It is the end of an era, nearly. The 22nd of June is upon us and the living is not easy. Gone are the optimistic early summer days of bank accounts filled with graduation checks, stacks of preprinted thank you notes untouched on the table. Even more, I miss the late spring days-the year book signings predicting your life as a golden road stretching out before you, the phone number cheerfully given after one last meeting, the giggles shared in grad gowns.
Now it is mid summer, and the 90 degree heat causes my every proposed move to hang limp in the air. The room is strewn with construction paper for an unmade scrap book, abandoned to avoid thinking about others' summer adventures. The kanji cards lay in their coffee bucket and the computer paper for the comic gets wrinkled as it is accidentally sat on. No building up of the archives here. The job applications scatter to building after building to the constant chant of 'No jobs here.' The phone is silent, as phone numbers are lost, and people road trip in the bright sun.

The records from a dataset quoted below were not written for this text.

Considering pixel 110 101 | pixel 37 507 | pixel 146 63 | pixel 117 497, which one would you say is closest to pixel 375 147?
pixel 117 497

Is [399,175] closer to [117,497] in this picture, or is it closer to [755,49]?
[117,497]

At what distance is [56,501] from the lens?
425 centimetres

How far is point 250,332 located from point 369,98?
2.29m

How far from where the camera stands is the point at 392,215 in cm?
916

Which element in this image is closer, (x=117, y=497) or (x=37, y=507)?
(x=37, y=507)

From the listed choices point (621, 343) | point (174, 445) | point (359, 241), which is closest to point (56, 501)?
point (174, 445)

In the dim light of my family room, there is a humming of the Sharper Image fan amid the stacks of CDs and movies I plan to sell just to get them out of the house. Breakfast of Champions lays half finished on mailing envelopes. The few pin pricks to my bubble of isolation draw blood. A new boyfriend here, a road trip there, a new job over here. The hot cement seems to be waiting for something. The housing assignment is in, my future is sealed. Soon, I'll go out into the world. I don't think it'll change its spin.